D’un autre côté, on doit aussi remarquer que, paradoxalement, les conditions générales prévalant aujourd’hui alors que se développe, ou se poursuit simplement cette crise iranienne, sont très différentes de celles qui prévalaient en 2006, alors que se poursuivait la guerre en Irak. On a l’impression que Gelb décrit une situation beaucoup plus folle dans ses tenants et aboutissants, notamment du côté des directions et des influences à Washington. Il ne suffit pas d’accuser, d’une façon générale, les politiciens complètement ignorants et la bande habituelle des fauteurs de guerre pour mieux situer le problème, car ces accusations ne font en fait que résumer d’une manière un peu plus policée le désordre extraordinaire qui règne à Washington, aussi bien qu’entre les divers pays concernés, à propos de cette affaire iranienne. En lisant le texte de Gelb, on ne peut s’interdire de l’impression qu’il décrit une machinerie folle, que plus personne ne contrôle, – le Système et rien d’autre, bien entendu, en train de poursuivre son évolution suicidaire d’une dynamique de surpuissance se transformant en une dynamique autodestructrice ; on a l’impression que ce que Gelb nous décrit finalement, c’est beaucoup moins la folie d’une éventuelle attaque contre l’Iran que la folie de la situation à Washington qui accouche, notamment, de ce monstre qu’est la rhétorique enivrée d’une attaque contre l’Iran. (Il suffit de lire la plaidoirie de la présidente de la commission des relations extérieures de la Chambre, Ileana Ros-Lehtinen dénonçant comme une absurdité meurtrière la possibilité de reprendre des négociations avec l’Iran [sur AFP/Spacewar.com, le 18 janvier 2012] pour mesurer le degré de volatilité, d’irresponsabilité hystérique et d’incontrôlabilité de la situation washingtonienne.)

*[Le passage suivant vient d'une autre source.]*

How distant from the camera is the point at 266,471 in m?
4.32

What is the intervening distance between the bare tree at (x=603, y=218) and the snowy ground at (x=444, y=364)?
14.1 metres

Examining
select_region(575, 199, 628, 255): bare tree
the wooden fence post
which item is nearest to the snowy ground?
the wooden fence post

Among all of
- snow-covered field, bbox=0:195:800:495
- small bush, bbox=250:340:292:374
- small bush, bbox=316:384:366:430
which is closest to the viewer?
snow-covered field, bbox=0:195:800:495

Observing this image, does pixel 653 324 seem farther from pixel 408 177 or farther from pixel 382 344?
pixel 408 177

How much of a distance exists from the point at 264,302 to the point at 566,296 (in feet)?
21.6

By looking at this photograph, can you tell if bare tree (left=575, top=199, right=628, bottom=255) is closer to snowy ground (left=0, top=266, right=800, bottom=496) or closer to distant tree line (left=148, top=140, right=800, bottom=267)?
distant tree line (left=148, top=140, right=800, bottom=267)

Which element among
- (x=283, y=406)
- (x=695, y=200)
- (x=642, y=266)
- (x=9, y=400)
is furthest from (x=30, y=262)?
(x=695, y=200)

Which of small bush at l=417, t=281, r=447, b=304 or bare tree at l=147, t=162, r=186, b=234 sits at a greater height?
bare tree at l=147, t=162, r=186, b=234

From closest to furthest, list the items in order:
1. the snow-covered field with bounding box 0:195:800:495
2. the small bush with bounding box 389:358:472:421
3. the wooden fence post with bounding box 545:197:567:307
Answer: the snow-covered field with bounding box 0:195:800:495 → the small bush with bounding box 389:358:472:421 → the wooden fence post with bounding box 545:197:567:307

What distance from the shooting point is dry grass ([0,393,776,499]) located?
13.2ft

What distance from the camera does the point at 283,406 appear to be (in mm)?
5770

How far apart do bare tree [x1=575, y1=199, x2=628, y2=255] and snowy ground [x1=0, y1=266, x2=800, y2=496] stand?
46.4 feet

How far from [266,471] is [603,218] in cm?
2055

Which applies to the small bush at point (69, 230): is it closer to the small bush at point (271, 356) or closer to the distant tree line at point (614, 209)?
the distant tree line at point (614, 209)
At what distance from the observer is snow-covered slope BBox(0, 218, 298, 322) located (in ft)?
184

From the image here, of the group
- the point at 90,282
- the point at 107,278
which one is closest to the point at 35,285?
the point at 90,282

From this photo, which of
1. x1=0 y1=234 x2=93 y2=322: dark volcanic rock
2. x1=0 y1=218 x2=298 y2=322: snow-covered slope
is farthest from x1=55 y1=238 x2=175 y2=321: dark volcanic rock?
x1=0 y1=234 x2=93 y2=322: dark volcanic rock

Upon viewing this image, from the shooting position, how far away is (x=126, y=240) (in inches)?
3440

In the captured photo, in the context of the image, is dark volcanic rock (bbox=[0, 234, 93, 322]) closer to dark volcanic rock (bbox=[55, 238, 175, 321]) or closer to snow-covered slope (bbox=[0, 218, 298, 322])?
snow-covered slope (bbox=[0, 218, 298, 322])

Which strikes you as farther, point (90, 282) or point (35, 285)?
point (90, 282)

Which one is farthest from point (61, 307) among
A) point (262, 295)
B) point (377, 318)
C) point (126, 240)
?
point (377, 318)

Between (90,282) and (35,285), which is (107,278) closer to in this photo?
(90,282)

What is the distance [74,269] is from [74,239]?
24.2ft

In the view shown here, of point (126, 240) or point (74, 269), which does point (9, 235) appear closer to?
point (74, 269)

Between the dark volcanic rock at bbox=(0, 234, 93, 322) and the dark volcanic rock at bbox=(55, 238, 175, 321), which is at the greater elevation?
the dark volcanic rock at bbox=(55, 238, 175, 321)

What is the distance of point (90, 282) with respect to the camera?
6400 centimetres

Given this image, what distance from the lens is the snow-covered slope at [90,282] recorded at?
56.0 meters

De ce point de vue, l’intervention de Gelb, aussi bien intentionnée soit-elle du point de vue de l’establishment et des modérés qui pensent qu’il vaut mieux éviter un conflit parce que les risques sont trop grands pour les USA, ne fera qu’accentuer le désordre entre les différentes fractions. La situation est si désordonnée et si fluctuante d’un extrême à l’autre qu’on trouvera sans doute rapidement une ligne de critique pour mettre sur le même plan Gelb et ce qu’il représente, et Ron Paul, – alors que les différences entre eux sont si fondamentales, – pour les accuser d’être “munichois” et “traîtres” vendus aux Iraniens. Cela, en retour, ne fera que renforcer plus encore la détermination des adversaires d’une attaque, et rien ne sera encore résolu. Il est difficile de concevoir ce qui peut changer cet extrémisme dans tous les sens du désordre de Washington, sans pourtant avancer en aucune façon que l’issue de la guerre en est l’inévitable aboutissement.